Merely get rid of `ntpd_enable="YES"` from /etc/rc.conf.


----------



## Dragony (Sep 26, 2021)

I have now removed ntpd_enable and added a daily cron job for ntpdate.... dunno if that's the intended way to do it...


----------



## gpw928 (Sep 27, 2021)

There's a bunch of hardware platforms around today that don't have a CMOS battery to keep the hardware time-of-day clock running when the power is off, e.g. the Raspberry Pi, and such hosts need to set `ntpdate_enable="YES"` in /etc/rc.conf.

The manual for ntpdate(8) says what you are doing with `cron`, needs to be done every hour or two (using a reliable internal time server) to prevent the need to step time.  However it also says that there is "no substitute for the NTP daemon, which uses sophisticated algorithms to maximize accuracy and reliability while minimizing resource use".

If you are using `ntpdate` from `cron` to keep time, then I would use exactly the same timeserver(s) as used in the cron job to set system time on boot in /etc/rc.conf:

```
ntpdate_enable="YES"
ntpdate_hosts="timeserver(s)"
```
Doing this will, at least, maintain time in a consistent way.  Sometimes consistency is more important than accuracy.

However, this setup also suggests to me that you may be allowing traffic to originate from your firewall into your internal network.  I'd be very cautious about allowing that.  It's one thing that I try really hard to avoid (because it facilitates spread of contagion if you get breached).

Finally, opening up port 123 and running `ntpd` on your firewall is pretty common, and not particularly dangerous.  The NTP client always starts the conversation, and the response from the server can be permitted by saved state for the "established connection".  There are examples in /etc/rc.firewall.


----------



## Deleted member 30996 (Sep 27, 2021)

gpw928 said:


> Finally, opening up port 123 and running `ntpd` on your firewall is pretty common, and not particularly dangerous. The NTP client always starts the conversation, and the response from the server can be permitted by saved state for the "established connection".


That's why my ruleset blocking port 123 works, because I iniate the traffic it goes through as often as it wants. No other traffic is allowed.


----------



## SirDice (Sep 27, 2021)

The default /etc/ntpd.conf has a few options that limits the access to localhost only:

```
# The following settings allow unrestricted access from the localhost
restrict 127.0.0.1
restrict ::1
```

Alternatively you could install net/openntpd, it can be configured not to listen on a network port at all.
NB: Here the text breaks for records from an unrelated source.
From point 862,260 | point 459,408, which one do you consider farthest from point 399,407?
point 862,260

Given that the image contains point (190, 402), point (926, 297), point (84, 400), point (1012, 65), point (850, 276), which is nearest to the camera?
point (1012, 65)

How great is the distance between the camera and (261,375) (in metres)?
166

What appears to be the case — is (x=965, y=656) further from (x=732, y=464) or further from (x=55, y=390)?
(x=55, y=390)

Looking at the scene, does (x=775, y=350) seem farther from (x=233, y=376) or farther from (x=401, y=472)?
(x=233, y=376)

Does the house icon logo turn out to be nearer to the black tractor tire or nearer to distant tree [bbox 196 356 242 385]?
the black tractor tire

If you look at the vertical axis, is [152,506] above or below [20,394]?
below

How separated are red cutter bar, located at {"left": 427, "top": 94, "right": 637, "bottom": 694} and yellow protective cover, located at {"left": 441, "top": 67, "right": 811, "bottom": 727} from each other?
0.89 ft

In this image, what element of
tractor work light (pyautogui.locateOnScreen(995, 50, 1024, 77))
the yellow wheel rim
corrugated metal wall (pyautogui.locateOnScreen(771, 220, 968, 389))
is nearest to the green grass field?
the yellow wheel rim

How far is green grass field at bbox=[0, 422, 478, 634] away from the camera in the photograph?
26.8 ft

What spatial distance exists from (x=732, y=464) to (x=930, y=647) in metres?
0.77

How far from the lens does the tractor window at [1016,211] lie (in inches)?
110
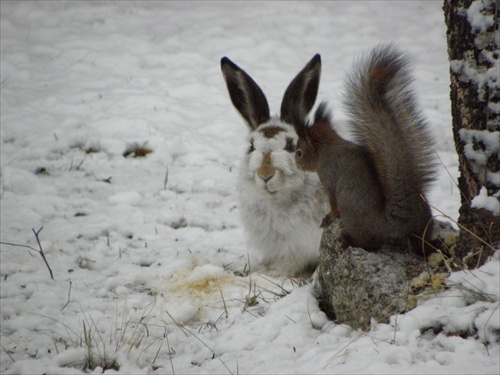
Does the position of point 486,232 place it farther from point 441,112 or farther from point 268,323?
point 441,112

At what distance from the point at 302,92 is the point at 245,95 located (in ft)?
1.52

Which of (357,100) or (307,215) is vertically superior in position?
(357,100)

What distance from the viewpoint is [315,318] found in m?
2.94

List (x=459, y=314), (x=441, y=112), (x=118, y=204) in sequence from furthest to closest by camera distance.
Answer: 1. (x=441, y=112)
2. (x=118, y=204)
3. (x=459, y=314)

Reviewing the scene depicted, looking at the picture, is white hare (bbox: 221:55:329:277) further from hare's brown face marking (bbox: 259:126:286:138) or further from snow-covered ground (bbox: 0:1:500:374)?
snow-covered ground (bbox: 0:1:500:374)

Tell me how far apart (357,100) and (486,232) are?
823mm

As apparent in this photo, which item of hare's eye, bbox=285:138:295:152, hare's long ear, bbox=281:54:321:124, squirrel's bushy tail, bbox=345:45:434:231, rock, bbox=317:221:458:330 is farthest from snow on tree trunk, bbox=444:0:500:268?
hare's eye, bbox=285:138:295:152

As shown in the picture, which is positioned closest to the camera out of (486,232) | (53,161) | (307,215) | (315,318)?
(486,232)

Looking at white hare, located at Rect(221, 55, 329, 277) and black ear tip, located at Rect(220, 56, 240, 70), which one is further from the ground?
black ear tip, located at Rect(220, 56, 240, 70)

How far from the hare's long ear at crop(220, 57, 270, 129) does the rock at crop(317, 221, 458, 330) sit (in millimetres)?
1420

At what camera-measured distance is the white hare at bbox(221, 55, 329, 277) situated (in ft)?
13.0

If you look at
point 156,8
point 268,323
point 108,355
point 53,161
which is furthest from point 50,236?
point 156,8

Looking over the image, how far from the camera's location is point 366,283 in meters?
2.73

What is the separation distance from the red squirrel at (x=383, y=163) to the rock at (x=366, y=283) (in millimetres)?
80
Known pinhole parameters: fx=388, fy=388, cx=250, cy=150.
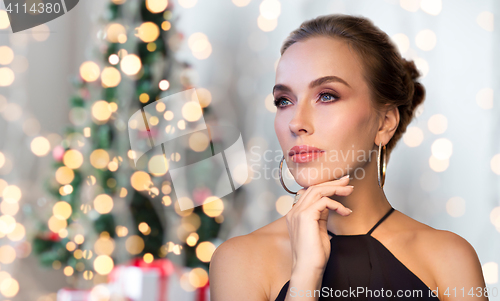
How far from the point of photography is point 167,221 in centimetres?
239

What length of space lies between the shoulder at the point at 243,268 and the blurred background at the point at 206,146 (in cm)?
102

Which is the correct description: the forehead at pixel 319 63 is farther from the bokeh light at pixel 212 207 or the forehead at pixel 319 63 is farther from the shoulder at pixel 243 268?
the bokeh light at pixel 212 207

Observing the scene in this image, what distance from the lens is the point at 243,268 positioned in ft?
4.34

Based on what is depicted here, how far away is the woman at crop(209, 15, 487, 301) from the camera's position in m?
1.28

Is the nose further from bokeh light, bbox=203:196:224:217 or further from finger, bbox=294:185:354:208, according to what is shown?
bokeh light, bbox=203:196:224:217

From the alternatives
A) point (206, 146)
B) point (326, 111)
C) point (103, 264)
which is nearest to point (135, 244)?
point (103, 264)

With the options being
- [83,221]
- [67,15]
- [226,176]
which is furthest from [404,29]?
[67,15]

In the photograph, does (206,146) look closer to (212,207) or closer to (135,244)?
(212,207)

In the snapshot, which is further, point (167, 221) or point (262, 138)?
point (262, 138)

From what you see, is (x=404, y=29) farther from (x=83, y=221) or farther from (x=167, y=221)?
(x=83, y=221)

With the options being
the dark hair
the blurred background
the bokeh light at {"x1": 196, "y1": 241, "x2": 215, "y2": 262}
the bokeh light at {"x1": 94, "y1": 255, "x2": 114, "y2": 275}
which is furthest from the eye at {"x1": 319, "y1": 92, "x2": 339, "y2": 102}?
the bokeh light at {"x1": 94, "y1": 255, "x2": 114, "y2": 275}

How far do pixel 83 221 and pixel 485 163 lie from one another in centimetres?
251

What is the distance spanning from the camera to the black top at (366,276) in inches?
50.3

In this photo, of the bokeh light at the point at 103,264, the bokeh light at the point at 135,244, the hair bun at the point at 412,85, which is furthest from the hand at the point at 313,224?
the bokeh light at the point at 103,264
NTP doesn't need this, only if you want to use that system as an NTP server.


----------



## mer (Sep 27, 2021)

Another way is install the openntpd package/port.  It's a lot lighter weight when you just need a client.


----------



## gpw928 (Sep 28, 2021)

gpw928 said:


> Finally, opening up port 123 and running `ntpd` on your firewall is pretty common, and not particularly dangerous.
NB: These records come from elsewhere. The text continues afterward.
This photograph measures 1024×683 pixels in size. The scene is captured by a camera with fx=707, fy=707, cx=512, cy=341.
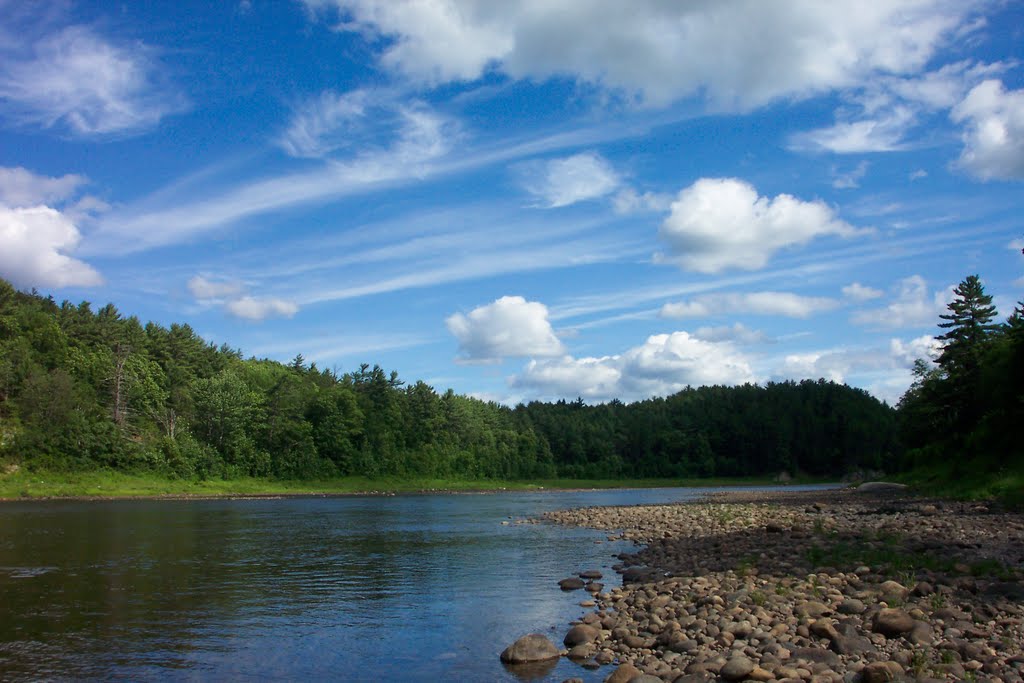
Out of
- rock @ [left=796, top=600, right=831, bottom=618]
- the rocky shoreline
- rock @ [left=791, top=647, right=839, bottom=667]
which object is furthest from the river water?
rock @ [left=796, top=600, right=831, bottom=618]

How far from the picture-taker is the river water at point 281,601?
16547mm

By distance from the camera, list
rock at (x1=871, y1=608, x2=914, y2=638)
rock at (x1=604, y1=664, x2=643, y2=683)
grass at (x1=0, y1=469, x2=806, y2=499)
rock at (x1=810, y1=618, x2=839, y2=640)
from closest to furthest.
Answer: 1. rock at (x1=604, y1=664, x2=643, y2=683)
2. rock at (x1=871, y1=608, x2=914, y2=638)
3. rock at (x1=810, y1=618, x2=839, y2=640)
4. grass at (x1=0, y1=469, x2=806, y2=499)

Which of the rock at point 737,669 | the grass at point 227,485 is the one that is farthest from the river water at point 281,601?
the grass at point 227,485

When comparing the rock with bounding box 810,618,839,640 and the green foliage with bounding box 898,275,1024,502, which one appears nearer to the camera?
the rock with bounding box 810,618,839,640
On reading what I wrote, I think it needs clarification.  The `ntpd` is unusual in that it acts as both a client and a server.
I was suggesting that outbound connections to UDP port 123 on Internet time servers are commonly allowed.
It's fairly normal to block inbound connections (though the default configuration for ntpd server, in /etc/ntp.conf, for FreeBSD closes all known attack surfaces).


----------



## Jose (Sep 28, 2021)

Dragony said:


> I have now removed ntpd_enable and added a daily cron job for ntpdate.... dunno if that's the intended way to do it...


This just re-implements ntpd, poorly.

Ntpdate is meant to force your time to be correct at boot. It forcefully resets the system time to match the NTP time server you have configured. This is done at boot because it can cause time to go backwards. Many programs will reasonably not cope well with this relativistic impossibility and crash.
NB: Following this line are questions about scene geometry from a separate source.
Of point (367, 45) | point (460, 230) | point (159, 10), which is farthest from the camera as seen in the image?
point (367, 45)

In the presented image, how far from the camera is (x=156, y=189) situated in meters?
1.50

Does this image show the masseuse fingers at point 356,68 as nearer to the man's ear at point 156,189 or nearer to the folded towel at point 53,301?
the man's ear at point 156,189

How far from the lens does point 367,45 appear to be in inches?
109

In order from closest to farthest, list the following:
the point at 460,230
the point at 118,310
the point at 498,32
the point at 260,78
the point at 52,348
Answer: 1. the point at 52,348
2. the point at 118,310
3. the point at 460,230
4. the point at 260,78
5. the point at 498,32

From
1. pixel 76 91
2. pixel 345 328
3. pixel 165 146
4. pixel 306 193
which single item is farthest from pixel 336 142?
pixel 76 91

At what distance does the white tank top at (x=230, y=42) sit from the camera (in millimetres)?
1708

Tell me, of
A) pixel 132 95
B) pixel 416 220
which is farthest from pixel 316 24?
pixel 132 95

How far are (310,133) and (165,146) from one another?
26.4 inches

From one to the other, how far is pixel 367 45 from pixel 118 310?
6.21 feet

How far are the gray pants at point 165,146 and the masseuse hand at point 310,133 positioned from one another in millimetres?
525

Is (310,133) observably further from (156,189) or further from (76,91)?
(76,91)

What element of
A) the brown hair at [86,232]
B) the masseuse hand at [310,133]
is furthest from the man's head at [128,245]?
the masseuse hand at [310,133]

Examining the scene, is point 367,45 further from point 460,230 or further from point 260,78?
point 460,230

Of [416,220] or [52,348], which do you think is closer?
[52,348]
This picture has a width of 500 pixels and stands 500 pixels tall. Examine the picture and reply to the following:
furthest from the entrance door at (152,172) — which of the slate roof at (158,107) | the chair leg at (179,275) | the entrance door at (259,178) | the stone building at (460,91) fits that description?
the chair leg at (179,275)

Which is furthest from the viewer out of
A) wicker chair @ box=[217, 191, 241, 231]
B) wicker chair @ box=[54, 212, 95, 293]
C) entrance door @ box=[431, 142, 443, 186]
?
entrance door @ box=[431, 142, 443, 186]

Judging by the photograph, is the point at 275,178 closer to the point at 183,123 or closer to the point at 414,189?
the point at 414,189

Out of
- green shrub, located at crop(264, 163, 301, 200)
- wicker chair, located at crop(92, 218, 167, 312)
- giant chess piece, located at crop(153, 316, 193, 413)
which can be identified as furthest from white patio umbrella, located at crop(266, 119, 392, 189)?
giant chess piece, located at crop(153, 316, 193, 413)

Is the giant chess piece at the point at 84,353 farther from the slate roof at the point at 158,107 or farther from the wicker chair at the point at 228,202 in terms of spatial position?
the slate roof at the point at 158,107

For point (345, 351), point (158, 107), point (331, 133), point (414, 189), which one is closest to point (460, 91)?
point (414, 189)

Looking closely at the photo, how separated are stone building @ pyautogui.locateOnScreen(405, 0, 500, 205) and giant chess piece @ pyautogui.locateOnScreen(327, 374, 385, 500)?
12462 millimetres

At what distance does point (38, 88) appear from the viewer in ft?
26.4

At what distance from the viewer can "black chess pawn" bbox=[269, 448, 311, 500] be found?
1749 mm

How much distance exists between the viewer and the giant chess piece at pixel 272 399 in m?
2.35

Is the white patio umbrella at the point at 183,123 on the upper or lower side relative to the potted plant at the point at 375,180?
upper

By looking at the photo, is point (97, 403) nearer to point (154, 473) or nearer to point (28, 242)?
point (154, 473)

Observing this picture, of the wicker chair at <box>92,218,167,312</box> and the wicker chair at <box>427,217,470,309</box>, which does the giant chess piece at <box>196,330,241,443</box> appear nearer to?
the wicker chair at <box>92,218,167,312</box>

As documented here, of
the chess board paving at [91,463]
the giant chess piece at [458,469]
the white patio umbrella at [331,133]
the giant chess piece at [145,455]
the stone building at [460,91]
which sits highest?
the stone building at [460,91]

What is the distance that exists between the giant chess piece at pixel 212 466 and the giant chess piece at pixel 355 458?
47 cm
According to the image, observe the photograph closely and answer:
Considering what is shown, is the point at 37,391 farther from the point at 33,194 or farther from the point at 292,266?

Programs like Ntpd and Openntpd will gradually adjust the time by slowing or speeding up the system clock using adjtime(2). More here: https://support.ntp.org/bin/view/Dev/DeprecatingNtpdate#History

I personally like to have good time, so I run both ntpdate at boot and ntpd thereafter on every machine.


----------



## gpw928 (Sep 28, 2021)

Jose said:


> I personally like to have good time, so I run both ntpdate at boot and ntpd thereafter on every machine.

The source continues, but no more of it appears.